CareerMap- Mapping Tech Roles With Personality & Skills

Published: 3 April 2023| Version 1 | DOI: 10.17632/5z68cvxssn.1
, Arya Shah


The current research done in the field of Career Guidance system has been very nascent and limited in its approaches. In terms of ML Based approaches required to build an AI Career Guidance System, we require a good amount of labeled data. The requirements for which were not being able to be fulfilled in a single dataset. Hence, we took the ensemble approach of combining datasets to solve the problem of building a Career Guidance system. Based on Literature Review conducted, it has been observed that apart form proficiency skills in various domains and concepts of Computer Science, a candidate’s psychological traits also played an important role in predicting their career. Thus, with sufficient literature reviewed and individual datasets obtained, we form our problem definition as: “To combine datasets of psychological traits and proficiency in technological skills and apply Machine Learning models to predict the career of an individual in the field of Computer Science delivered through an interactive frontend.” The dataset consists of 9180 rows and 28 features. The features include: 1. Database Fundamentals 2. Computer Architecture 3. Distributed Computing Systems 4. Cyber Security 5. Networking 6. Development 7. Programming Skills 8. Project Management 9. Computer Forensics Fundamental 10. Technical Communication 11. AI ML 12. Software Engineering 13. Business Analysis 14. Communication skills 15. Data Science 16. Troubleshooting skills 17. Graphics Designing 18. Openness 19. Conscientiousness 20. Extraversion 21. Agreeableness 22. Emotional Range 23. Conversation 24. Openness to Change 25. Hedonism 26. Self-enhancement 27. Self-transcendence 28. Role


Steps to reproduce

Before combining datasets 1 and 2, there were numerous processes taken to prepare the datasets including the following: Label Encoding the proficiency level of technical skills was done as follows: There are 7 labels (1-7).
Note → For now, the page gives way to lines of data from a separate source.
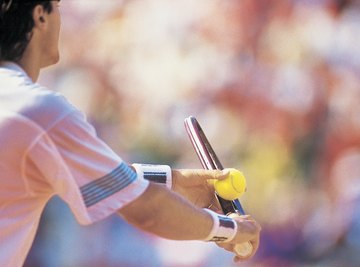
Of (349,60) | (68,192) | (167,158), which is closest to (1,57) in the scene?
(68,192)

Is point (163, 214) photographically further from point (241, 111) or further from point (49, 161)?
point (241, 111)

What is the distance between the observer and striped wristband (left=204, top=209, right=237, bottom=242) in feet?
6.95

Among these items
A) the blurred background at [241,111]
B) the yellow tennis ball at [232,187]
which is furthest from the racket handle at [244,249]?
the blurred background at [241,111]

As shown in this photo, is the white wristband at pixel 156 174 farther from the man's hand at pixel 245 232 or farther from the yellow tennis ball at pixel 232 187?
the man's hand at pixel 245 232

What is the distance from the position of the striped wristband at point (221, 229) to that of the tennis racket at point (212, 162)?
139 mm

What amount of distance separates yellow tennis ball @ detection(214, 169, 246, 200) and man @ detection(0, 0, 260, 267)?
1.51 feet

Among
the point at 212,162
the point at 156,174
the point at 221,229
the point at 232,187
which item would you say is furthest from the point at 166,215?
the point at 212,162

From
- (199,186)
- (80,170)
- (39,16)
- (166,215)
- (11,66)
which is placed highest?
(39,16)

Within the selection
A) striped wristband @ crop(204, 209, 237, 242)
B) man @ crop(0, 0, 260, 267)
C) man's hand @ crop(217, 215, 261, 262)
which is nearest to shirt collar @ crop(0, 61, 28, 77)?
man @ crop(0, 0, 260, 267)

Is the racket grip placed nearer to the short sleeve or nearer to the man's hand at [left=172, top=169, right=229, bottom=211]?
the man's hand at [left=172, top=169, right=229, bottom=211]

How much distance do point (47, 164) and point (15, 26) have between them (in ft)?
1.17

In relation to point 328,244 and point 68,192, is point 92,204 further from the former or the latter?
point 328,244

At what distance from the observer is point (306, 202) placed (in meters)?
4.48

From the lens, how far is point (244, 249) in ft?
7.66
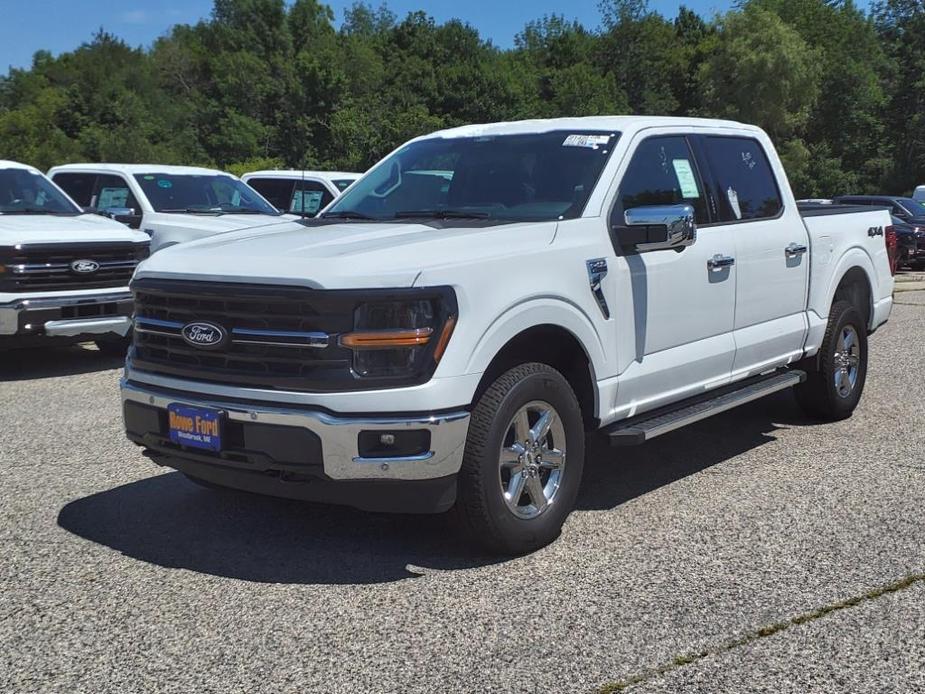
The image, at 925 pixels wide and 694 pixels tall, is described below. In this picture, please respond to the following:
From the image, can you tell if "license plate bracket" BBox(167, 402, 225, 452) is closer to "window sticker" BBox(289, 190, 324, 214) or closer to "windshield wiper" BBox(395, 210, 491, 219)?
"windshield wiper" BBox(395, 210, 491, 219)

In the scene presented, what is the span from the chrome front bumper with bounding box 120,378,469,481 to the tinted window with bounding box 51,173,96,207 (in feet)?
30.8

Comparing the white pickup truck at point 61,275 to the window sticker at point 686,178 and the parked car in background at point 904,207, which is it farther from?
the parked car in background at point 904,207

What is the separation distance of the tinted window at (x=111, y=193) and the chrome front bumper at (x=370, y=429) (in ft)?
29.2

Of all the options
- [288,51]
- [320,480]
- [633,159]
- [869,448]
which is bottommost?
[869,448]

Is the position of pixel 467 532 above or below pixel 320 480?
below

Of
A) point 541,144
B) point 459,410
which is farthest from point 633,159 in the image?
point 459,410

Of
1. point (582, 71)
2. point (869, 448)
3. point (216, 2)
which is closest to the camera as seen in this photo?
point (869, 448)

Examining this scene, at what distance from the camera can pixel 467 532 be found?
443cm

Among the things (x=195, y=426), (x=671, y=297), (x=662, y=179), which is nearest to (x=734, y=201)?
(x=662, y=179)

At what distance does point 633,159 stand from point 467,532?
2.19m

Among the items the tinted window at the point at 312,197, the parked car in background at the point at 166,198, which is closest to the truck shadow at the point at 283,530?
the parked car in background at the point at 166,198

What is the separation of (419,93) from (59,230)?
5733 cm

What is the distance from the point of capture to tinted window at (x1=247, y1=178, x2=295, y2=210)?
15945 millimetres

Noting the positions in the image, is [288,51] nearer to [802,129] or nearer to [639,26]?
[639,26]
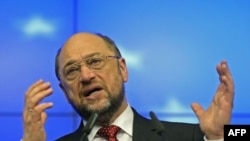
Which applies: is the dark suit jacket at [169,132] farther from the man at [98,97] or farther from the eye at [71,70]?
the eye at [71,70]

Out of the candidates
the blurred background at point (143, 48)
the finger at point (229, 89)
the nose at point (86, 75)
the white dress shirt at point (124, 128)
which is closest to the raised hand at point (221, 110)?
the finger at point (229, 89)

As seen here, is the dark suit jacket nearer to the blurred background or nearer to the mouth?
the mouth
These 7 labels were categorical and were encoded to numerical as follows: 1 - Not Interested 2 - Poor 3 - Beginner 4 - Average 5 - Intermediate 6 - Excellent 7 - Professional Elimination of non-technical roles: Due to the fact that the dataset also included non-technical roles, the non-technical roles were manually removed in order to conform to the functionality for predicting just computer science roles. Role mapping in dataset 2 to dataset 1 In order to successfully combine the datasets, it was necessary for the predicted roles (dependent variable) to be consistent across both the datasets. It was decided that the roles established in dataset 1 would make up the final dataset since the roles defined in dataset 2 had a greater number of occurrences and the roles defined in dataset 1 were more general. As a result, the roles in dataset 2 were mapped to the roles in dataset 1 in such a way that each role in dataset 2 was mapped to the role in dataset 1 that was the most similar to it. For example the following set of roles in dataset 2 were mapped to their corresponding roles in dataset 1: .NET Developer —> Software Developer Moreover, in order to normalize the dataset, the values of the skill ratings from dataset 1 were divided by the maximum value in order to bring the values to the range of 0-1, as in dataset 2. Merging (includes techniques considered) Several methods of merging were studied and tried: Merging each data row in dataset 1 with the average value of corresponding role in dataset2 Merging each data row in dataset 1 with all data rows with that role in dataset 2. Merging each row in dataset 1 with a random data row with corresponding role in dataset 2. After implementation of all three methods, it was found that option 3 was the most viable given that the other 2 options led to overfitting.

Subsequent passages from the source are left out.